San Pedro River
San Pedro River southeast of Phoenix © Harold E. Malde

Stories in Arizona

San Pedro River: 17 Years and Hundreds of Volunteers

Mapping water in the San Pedro is a labor of love.

Citizen Scientists

More than 100 volunteers have worked along 300 miles of the San Pedro River and its key tributaries to map where the river has water and where it doesn’t.

The “citizen scientists” are equipped with GPS technology, cameras and plenty of water. They are rewarded with wildlife sightings and scenic river stretches. For many, it is an annual event and a labor of love for a threatened desert river that is almost unmatched on the continent for its importance to migratory birds and wildlife.

Group Effort

Dozens of partners coordinate this massive effort that covers more than 300 miles of main stem and tributaries within the San Pedro River Basin. Partners include: The Nature Conservancy, Bureau of Land Management, National Park Service, Arizona Game and Fish, Community Watershed Alliance of Benson, Cascabel volunteers, and Mexican partners and landowners among others, and many local volunteers.

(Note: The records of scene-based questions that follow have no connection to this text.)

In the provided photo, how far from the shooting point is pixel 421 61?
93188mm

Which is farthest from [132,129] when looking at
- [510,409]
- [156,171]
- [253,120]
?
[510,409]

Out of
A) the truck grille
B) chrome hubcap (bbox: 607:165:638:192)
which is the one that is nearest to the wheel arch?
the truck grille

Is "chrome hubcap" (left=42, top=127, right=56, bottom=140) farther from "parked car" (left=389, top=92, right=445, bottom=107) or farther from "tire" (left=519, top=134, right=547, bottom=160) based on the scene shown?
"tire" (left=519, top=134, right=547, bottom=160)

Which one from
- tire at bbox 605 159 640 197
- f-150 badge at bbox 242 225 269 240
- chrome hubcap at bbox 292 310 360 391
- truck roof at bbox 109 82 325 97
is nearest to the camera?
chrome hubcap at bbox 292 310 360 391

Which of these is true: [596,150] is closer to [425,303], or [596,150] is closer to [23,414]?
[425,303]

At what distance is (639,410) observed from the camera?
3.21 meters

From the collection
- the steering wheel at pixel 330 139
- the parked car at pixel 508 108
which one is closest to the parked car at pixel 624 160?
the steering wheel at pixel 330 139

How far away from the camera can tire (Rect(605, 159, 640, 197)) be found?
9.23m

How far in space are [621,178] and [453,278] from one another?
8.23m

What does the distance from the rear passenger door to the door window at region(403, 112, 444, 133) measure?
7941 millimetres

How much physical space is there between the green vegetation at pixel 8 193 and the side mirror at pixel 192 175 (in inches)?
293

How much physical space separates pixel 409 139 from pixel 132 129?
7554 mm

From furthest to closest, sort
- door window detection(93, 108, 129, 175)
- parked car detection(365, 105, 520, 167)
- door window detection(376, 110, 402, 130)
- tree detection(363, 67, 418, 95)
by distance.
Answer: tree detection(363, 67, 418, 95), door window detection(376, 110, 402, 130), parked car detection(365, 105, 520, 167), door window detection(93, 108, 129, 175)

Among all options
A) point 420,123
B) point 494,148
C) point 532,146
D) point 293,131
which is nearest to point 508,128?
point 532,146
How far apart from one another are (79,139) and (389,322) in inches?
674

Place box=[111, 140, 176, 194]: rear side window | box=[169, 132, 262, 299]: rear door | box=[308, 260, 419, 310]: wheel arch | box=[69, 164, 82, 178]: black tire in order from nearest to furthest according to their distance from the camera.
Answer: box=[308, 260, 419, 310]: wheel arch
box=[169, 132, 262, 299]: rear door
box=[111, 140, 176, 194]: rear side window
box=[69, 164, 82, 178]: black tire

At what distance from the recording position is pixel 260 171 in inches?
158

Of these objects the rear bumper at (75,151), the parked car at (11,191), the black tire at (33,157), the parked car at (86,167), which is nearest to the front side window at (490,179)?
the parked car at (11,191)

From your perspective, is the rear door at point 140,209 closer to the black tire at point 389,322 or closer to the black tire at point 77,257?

The effort, now in its eighteenth year, extended from San Pedro River headwater streams in Mexico to its confluence with the Gila River near Winkelman, tributaries of the San Pedro including the Babocomari River, Aravaipa Creek, Hot Springs Canyon and many other smaller tributaries.

Water Snapshot

Annual mapping of where there is surface water – conducted during the hottest part of the year – helps determine over the long-term where to focus conservation projects. It provides a snapshot of conditions along the entire river at the same date each year, allowing comparisons of year-to-year variability. In 2016, 38 percent of the river had surface water.

Maps of past wet-dry mapping are available at azconservation.org.

As we move into the 18th year of determining where water is present on the river, science shows that our conservation actions are having a positive impact. The mapping information, along with USGS research, has helped the Conservancy, Cochise County, Cities of Sierra Vista and Bisbee, and the Hereford Natural Resources Conservation District, with input from Fort Huachuca, design an innovative regional recharge effort designed to collect local water sources and put it back in the ground, replenishing the aquifer that supports river flows.